Character Movement Direction Issue Between 180 and -135 Degrees

Hello all, first time posting here :slight_smile:

I have been trying to find a solution to this issue for a while. I do understand what the root cause is, but I am failing to find a robust solution.

I have a character that is using root motion (not necessarily relevant to the issue as far as I know?). The movement works fine for most cases. For calculating the direction of movement, I am using the following which gives me the direction that player wants to move towards, based on their input:

const FVector InputDirection = CharacterRef->GetActorForwardVector() * InputForwardValue + CharacterRef->GetActorRightVector() * InputRightValue;

InputForwardValue and InputRightValue may be 1.0, 0, or -1.0.

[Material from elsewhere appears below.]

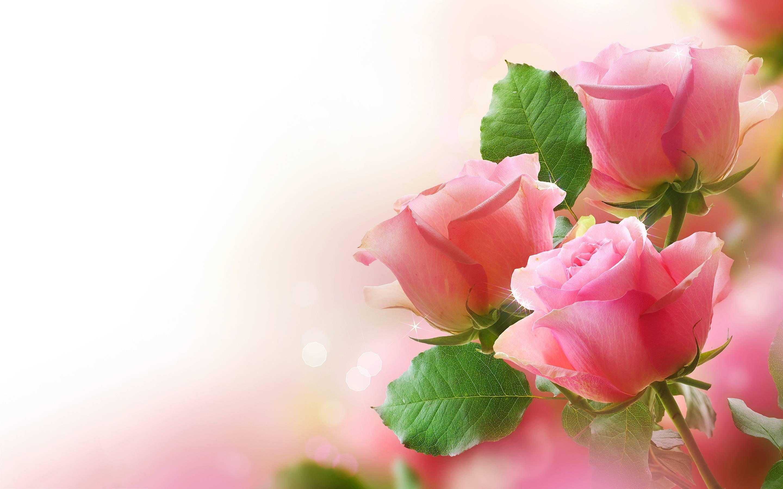 Wallpapers Pink Roses Wallpaper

Then, I am calculating the angle of movement (between -180.0 and 180.0) to pass into my blendspace, using the following line in my AnimInstance class:

float Angle = CalculateDirection(ActiveMovementDirection, CharacterRef->GetActorRotation());

The problem: When I am having the character move back (InputForwardValue is -1.0), Angle gets calculated as 180.0. Makes sense. When I also press A to set InputRightValue to -1.0 as well, the calculated angle will become -135.0. Makes sense. The issue is, the interpolation will happen from 180.0 to -135.0 which means, my character starts rotating counter-clockwise 315 degrees.

I know that to fix this, I need to have it consider 180.0 β€œlike” -180.0, so that it can interpolate it from -180.0 to -135.0 in this case. Is there any support in the engine to handle this? What am I missing? It seems like this should be a simple thing to do.

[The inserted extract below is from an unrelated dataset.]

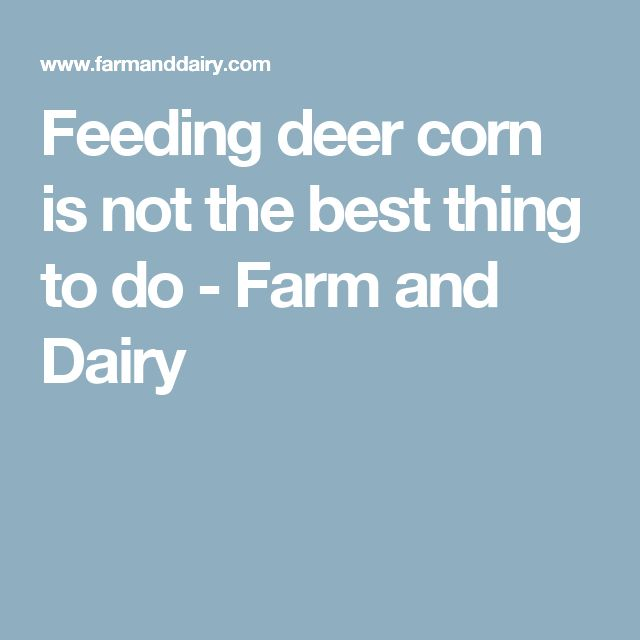 Feeding deer corn is not the best thing to do - Farm and Dairy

I was not able to find out any interpolation function in the Unreal Engine API that I could directly use. So instead I ended up implementing my own that resolves the issue for my project.

Basically, I wrote a method similar to the other interpolation functions you can find in FMath that works with angles (float values in inclusive range [-180.0, 180.0]). In this function, I find out which quadrant the source and target angles are located in, and make a decision based on that. If, let’s say, the source angle is in quadrant 4 (135) and target angle is in quadrant 3 (-135), interpolation should go clockwise from 135 to 180, which then becomes -180, and then interpolation continues from -180 to -135.